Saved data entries
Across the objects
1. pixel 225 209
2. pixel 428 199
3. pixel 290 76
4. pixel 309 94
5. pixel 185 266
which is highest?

■ Exercise goal ■
Put every line of the records above into a Markdown table, skipping blank lines, with a row number under "Row" and the line's text under "Line".

■ Complete response ■
| Row | Line |
|---|---|
| 1 | Across the objects |
| 2 | 1. pixel 225 209 |
| 3 | 2. pixel 428 199 |
| 4 | 3. pixel 290 76 |
| 5 | 4. pixel 309 94 |
| 6 | 5. pixel 185 266 |
| 7 | which is highest? |